# Required actions:
• a. Translate this sentence from the LDC newsletter into Spanish: "This program provides eligible students with no-cost access to LDC data."
• b. Write a continuation of the LDC newsletter, picking up right after its final sentence.

BEGIN Source text

Tuesday, July 15, 2025

LDC July 2025 Newsletter

Fall 2025 LDC data scholarship program

New publications:

AnnoDIFP Session Audio and Transcripts
Penn Parsed Corpora of Historical English Second Release
LoReHLT Uzbek Representative Language Pack
_________________________________________________________________________

Fall 2025 LDC data scholarship program
Student applications for the Fall 2025 LDC data scholarship program are being accepted now through September 15, 2025. This program provides eligible students with no-cost access to LDC data. Students must complete an application consisting of a data use proposal and letter of support from their advisor. For application requirements and program rules, visit the LDC Data Scholarships page.

New publications:
AnnoDIFP (Annotated Data for the Investigation of Facets of Personality) Session Audio and Transcripts was developed by LDC, the Florida Institute of Technology (FIT), and the University of New Haven (UNH) to support algorithm development for predicting personality traits. It contains 438.34 hours of English audio and transcripts from in-person interviews of 366 participants paired with scores from two self-reported personality assessments, HEXACO Personality Inventory (Revised) (HEXACO-PI-R) and Short Dark Triad (SD3).

In-person interviews were recorded at LDC, FIT and UNH. In each session, the participant and interviewer were in separate sound-isolated rooms with communication between them supplied by audio/video hardware. Sessions consisted of the following tasks: rapport building, a YouTube task, a map task, and a business task. Further details on collection methodology and session tasks are contained in the documentation accompanying this release.

END Source text
BEGIN Exercise data

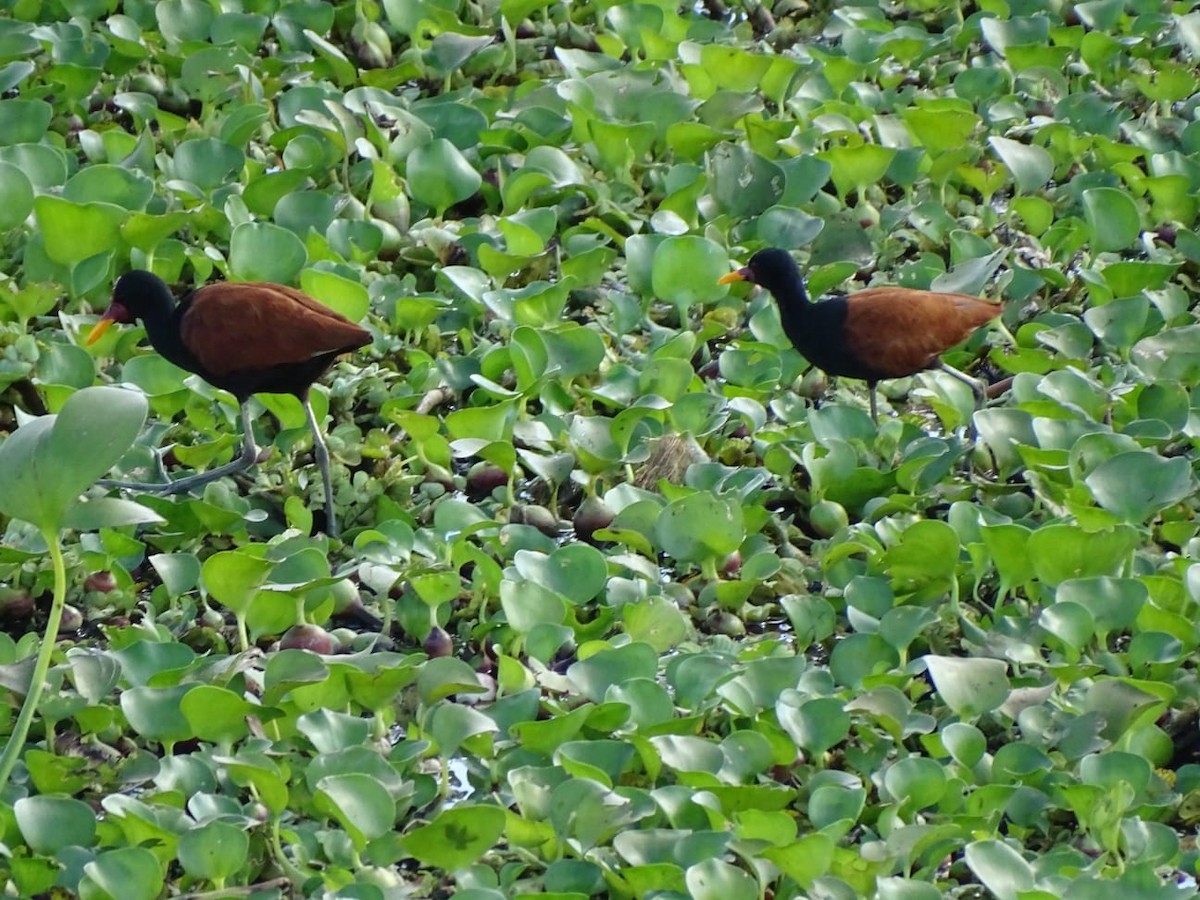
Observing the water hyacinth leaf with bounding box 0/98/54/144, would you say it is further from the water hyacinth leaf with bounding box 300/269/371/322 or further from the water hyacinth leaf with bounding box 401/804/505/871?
the water hyacinth leaf with bounding box 401/804/505/871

END Exercise data

# Results of the exercise:
• a. Este programa ofrece a los estudiantes que cumplen los requisitos acceso gratuito a los datos del LDC.

• b.
2025 members can access this corpus through their LDC accounts. Non-members may license this data for a fee.

Penn Parsed Corpora of Historical English Second Release was developed at the University of Pennsylvania and consists of running texts and text samples of British English prose from the earliest Middle English documents (1100 CE) up to the period of the First World War (1914 CE). This second release corrects errors and inconsistencies in Penn Parsed Corpora of Historical English (LDC2020T16), further streamlines annotation, simplifies the directory structure, and includes updated documentation.

This data set contains three corpora covering traditionally recognized periods of English:

The Penn-Helsinki Parsed Corpus of Middle English, second edition

The Penn-Helsinki Parsed Corpus of Early Modern English

The Penn Parsed Corpus of Modern British English, second edition

The texts are in two forms: part-of-speech tagged text and syntactically annotated text. Annotations were manually reviewed for accuracy and consistency. Included in this release are updated annotation guidelines, philological information for each corpus and the CorpusSearch 2 program, which allows users to search the data for words, word sequences and syntactic structure.

2025 members can access this corpus through their LDC accounts provided they have submitted a completed copy of the special license agreement. Non-members may license this data for a fee.

LoReHLT Uzbek Representative Language Pack was developed by LDC and is comprised of approximately 47 million words of Uzbek monolingual text, 563,000 words of found Uzbek-English parallel text, 100,000 Uzbek words translated from English data, and 6.4 hours of Uzbek broadcast news and amateur web audio recordings. Approximately 151, 000 words were annotated for named entities and over 28,000 words were annotated for full entity including nominals and pronouns. Noun-phrase chunking was applied to more than 13,000 words. Over 20,890 words were labeled with simple semantic annotation. Topic annotation was applied to the audio recordings. Data was collected from discussion forum, news, reference, social network, broadcast news, web audio recordings, and weblogs.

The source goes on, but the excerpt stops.